Roger Cukierman, président d'honneur du CRIF, a participé à cette conférence. Pour la newsletter du CRIF, il en retrace les grandes lignes.
L’environnement
Sur l'environnement, Bjorn Lomborg, jeune et brillant professeur danois qui se définit comme un "environnementaliste sceptique", a déclaré : "Al Gore se trompe. La chaleur tue certes mais le froid actuel tue encore plus." Selon lui, la hausse du niveau de la mer ne sera pas de six mètres mais de seulement trente centimètres. Et pour préserver la vie des ours polaires il suffit de ne plus les chasser.
Lomborg considère aussi qu'on peut mieux utiliser l'argent pour le bien de l’humanité. Ainsi, lutter contre la malaria qui touche un milliard de personnes dans le monde par an ne coûte que 13 milliards de dollars, de même que s'attaquer à la malnutrition sur l'ensemble de la planète en distribuant des vitamines ne reviendrait pas plus que 12 milliards de dollars. Il faudrait aussi imposer que les pays du tiers monde aient un véritable accès au libre échange et développer la prévention contre le Sida.
A côté de ces questions planétaires, la conférence s'est focalisée sur les grands problèmes actuels sur un plan israélien. Nous les détaillons ci-après
Les négociations avec les Palestiniens
Les points de vues exprimés sur la manière de résoudre la crise avec les Palestiniens ont sérieusement divergé. Ainsi, Moshé Yaalon l'ancien chef d’état major (de 2002 à2005) ne croit pas à l'aboutissement des négociations avec les Palestiniens. Il faut préalablement que les Palestiniens accèdent à un régime politique normal avec une seule autorité, un seul pouvoir, une seule justice, et l’acceptation de l’existence d’un état juif. On en est loin.

# [Travail demandé]
A. Relevez toutes les personnes nommées dans le texte sur la conférence.
B. Dans le texte sur la conférence, réécrivez sous forme de liste le paragraphe qui commence par « Lomborg considère aussi », en conservant ses faits principaux.
C. Reprenez le texte sur la conférence là où il s'arrête et poursuivez-le.
Les enregistrements proviennent d'une autre source que le texte sur la conférence.

# [Entrées de données extraites]
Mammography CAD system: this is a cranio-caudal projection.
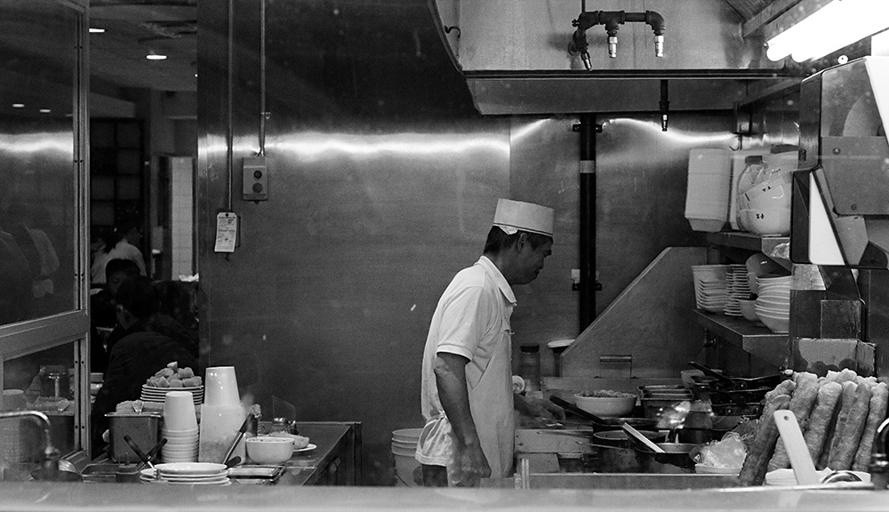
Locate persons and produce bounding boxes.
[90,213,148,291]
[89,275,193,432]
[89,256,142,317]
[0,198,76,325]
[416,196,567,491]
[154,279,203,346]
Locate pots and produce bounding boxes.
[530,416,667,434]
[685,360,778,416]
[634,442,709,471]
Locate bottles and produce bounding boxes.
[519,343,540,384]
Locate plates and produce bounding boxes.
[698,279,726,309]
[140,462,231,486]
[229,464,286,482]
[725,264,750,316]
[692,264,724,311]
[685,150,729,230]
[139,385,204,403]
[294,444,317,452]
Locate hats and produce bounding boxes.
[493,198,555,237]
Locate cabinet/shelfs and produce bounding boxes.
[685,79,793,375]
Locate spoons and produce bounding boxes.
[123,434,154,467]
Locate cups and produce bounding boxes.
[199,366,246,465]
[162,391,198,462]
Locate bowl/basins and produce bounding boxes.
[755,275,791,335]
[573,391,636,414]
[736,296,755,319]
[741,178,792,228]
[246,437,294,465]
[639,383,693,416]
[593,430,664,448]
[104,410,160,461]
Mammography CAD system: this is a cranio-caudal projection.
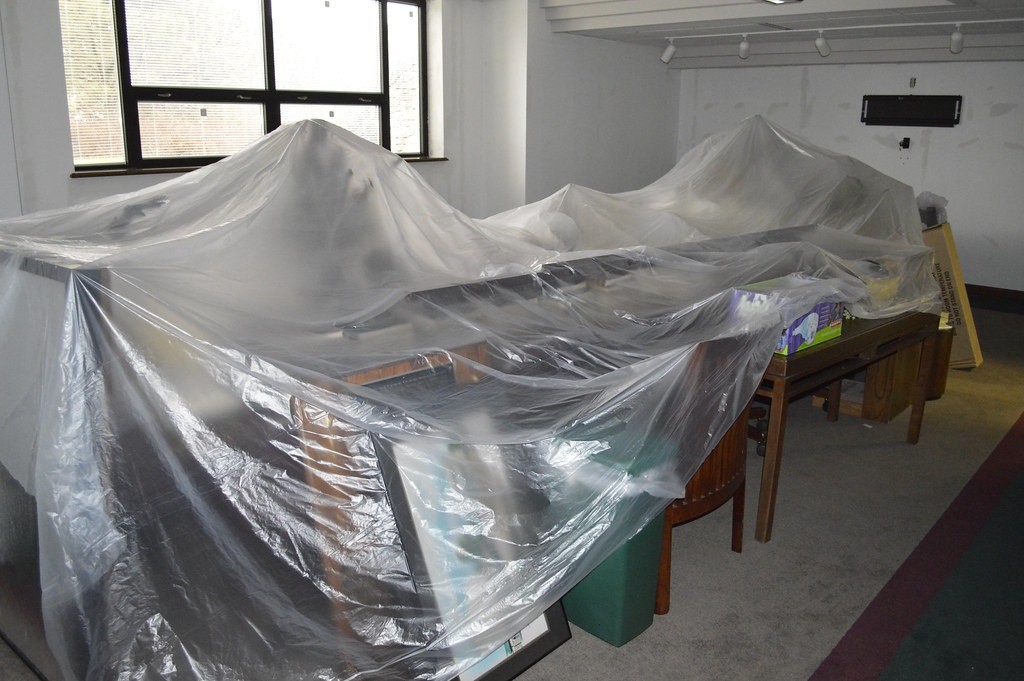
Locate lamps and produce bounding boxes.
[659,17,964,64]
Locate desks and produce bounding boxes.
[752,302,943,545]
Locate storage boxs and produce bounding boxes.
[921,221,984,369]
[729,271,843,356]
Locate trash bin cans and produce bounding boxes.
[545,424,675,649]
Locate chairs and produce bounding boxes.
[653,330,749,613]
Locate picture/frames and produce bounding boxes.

# [Réponses successives]
A. Roger Cukierman, Bjorn Lomborg, Al Gore, Moshé Yaalon

B.
- Selon Lomborg, l'argent peut être mieux utilisé pour le bien de l'humanité.
- Lutter contre la malaria, qui touche un milliard de personnes par an dans le monde, ne coûte que 13 milliards de dollars.
- S'attaquer à la malnutrition sur toute la planète en distribuant des vitamines ne coûterait pas plus de 12 milliards de dollars.
- Il faudrait imposer un véritable accès des pays du tiers monde au libre-échange.
- Il faudrait développer la prévention contre le sida.

C.
Sir Ronald Cohen, ancien patron d’Apax, soutient que c’est en aidant l’économie palestinienne qu’on pourra changer les mentalités et il cite l’Irlande comme exemple de réussite d’abord économique puis politique. Et il investit chez les Palestiniens par son Portland Trust.
Bibi Natanyahou, ancien Premier ministre et chef de l'opposition estime qu'il n'y a rien à espérer, dans la situation actuelle, d’un Mahmoud Abbas faible, face au Hamas, tenant d'un fondamentalisme islamique sous la houlette de l’Iran qui sur un autre front dirige le Hezbollah. Il faut préparer l’avenir en renforçant les Arabes modérés et en améliorer leur situation économique.
Tsipi Livni garde l’espoir de voir aboutir le dialogue avec l’Autorité palestinienne mais à condition que le monde arabe modéré se mobilise aussi en faveur de paix, aux côtés de l’Occident.
Olmert très critiqué, et poussé à la démission, réécrit un bilan positif de la guerre du Liban et se montre ferme dans son intention de rester au pouvoir [NDLR : entre-temps, la Commission Winograd a minimisé les responsabilités du Premier ministre dans l'échec de la guerre du Liban].
La situation militaire
Le Général Ido Nechushtan, chef du département du développement et de la direction politique de Tsahal souligne les changements survenus dans la région. Il existe désormais un chef d’orchestre, l’Iran, avec des armes, les missiles, et un acteur nouveau le civil israélien désormais exposé comme les civils irakiens. Les adversaires ne sont plus des Etats, mais des organisations équipées de ces missiles. Le travail du renseignement est difficile pour prévenir les actes terroristes par le moyen d'alerte préventive.
Par ailleurs, il est à signaler que 28 % des garçons et 44 % des filles d'une classe d'âge en Israël n'effectuent pas leur service militaire.
Le seuil de pauvreté
Stanley Fisher, gouverneur de la Banque d'Israël signale qu’en Israël le seuil de pauvreté est déterminé par le niveau moyen de l’ensemble des revenus des citoyens et non par un chiffre déterminé. Donc quand les revenus des sociétés de la nouvelle économie et du high tech augmentent, le niveau au-dessous duquel on est considéré comme pauvre augmente d'autant, ce qui est paradoxal.
Il n'en demeure pas moins vrai que cette donnée détermine l'écart social. Ainsi, 60 % de la population juive ultra-orthodoxe (appelés les "Haredim" – piétistes en hébreu) et de la population arabe sont au dessous du seuil de pauvreté ce qui s’explique par le faible taux d’emploi dans ces populations.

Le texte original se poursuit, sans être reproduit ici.